Search the records for "cable". Copy every line where it appears.

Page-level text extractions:
------------------------------------------------------------------------
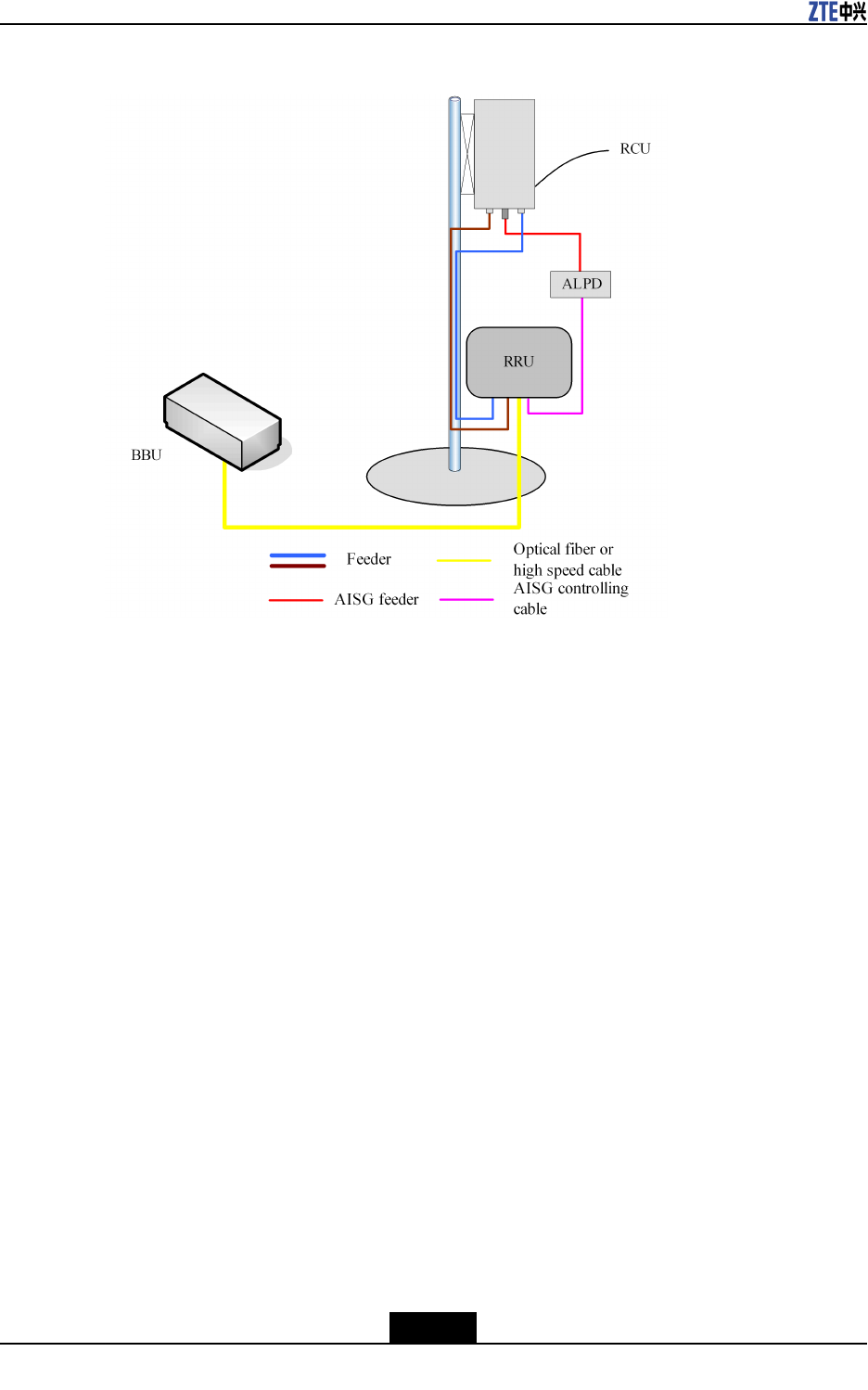 ZTE中兴

RCU

ALPD

RRU

BBU

Feeder

Optical fiber or high speed cable

AISG feeder

AISG controlling cable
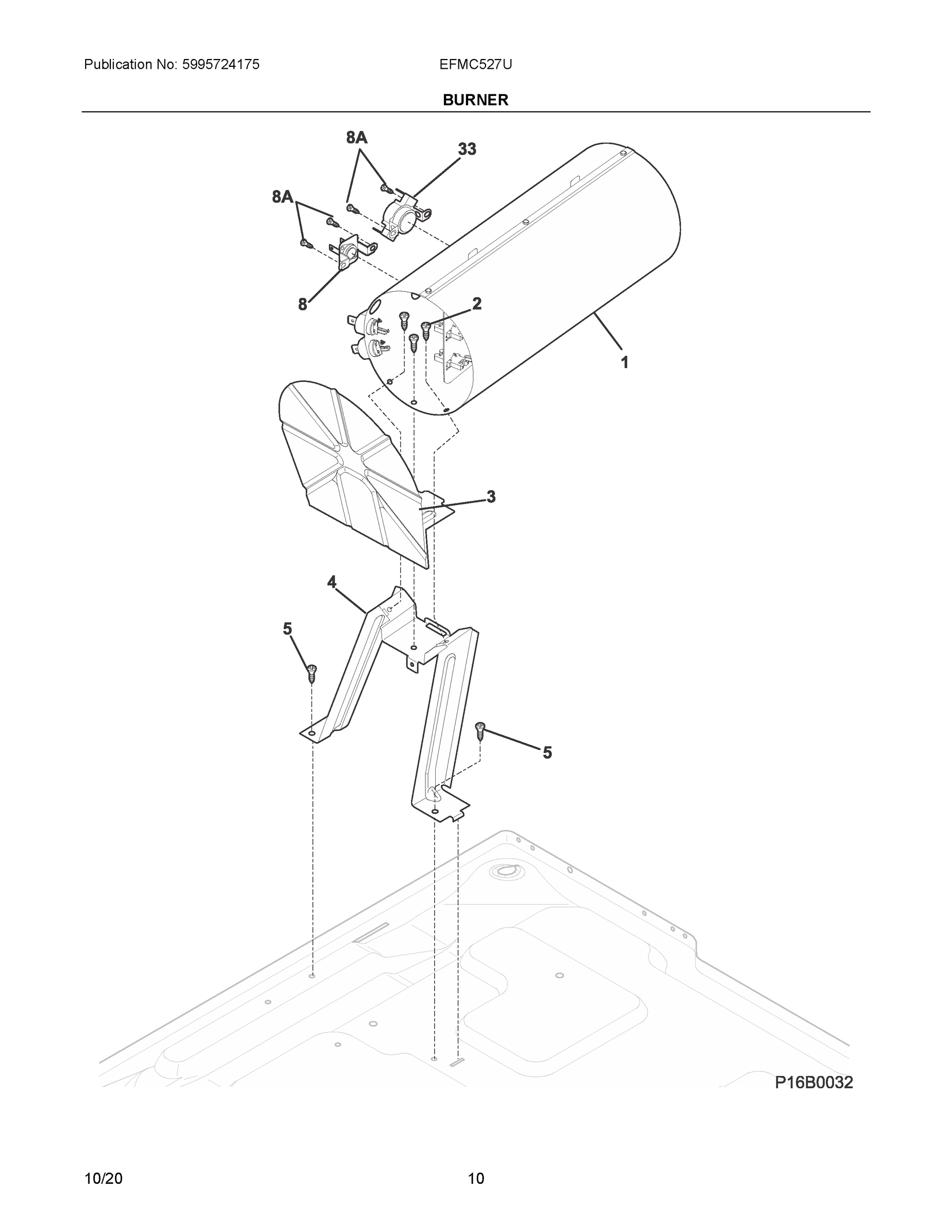 Publication No: 5995724175

EFMC527U

BURNER

8A

33

8A

8

2

1

3

4

5

5

P16B0032

10/20

10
------------------------------------------------------------------------
• EXERCISE OUTPUT
Optical fiber or high speed cable
AISG controlling cable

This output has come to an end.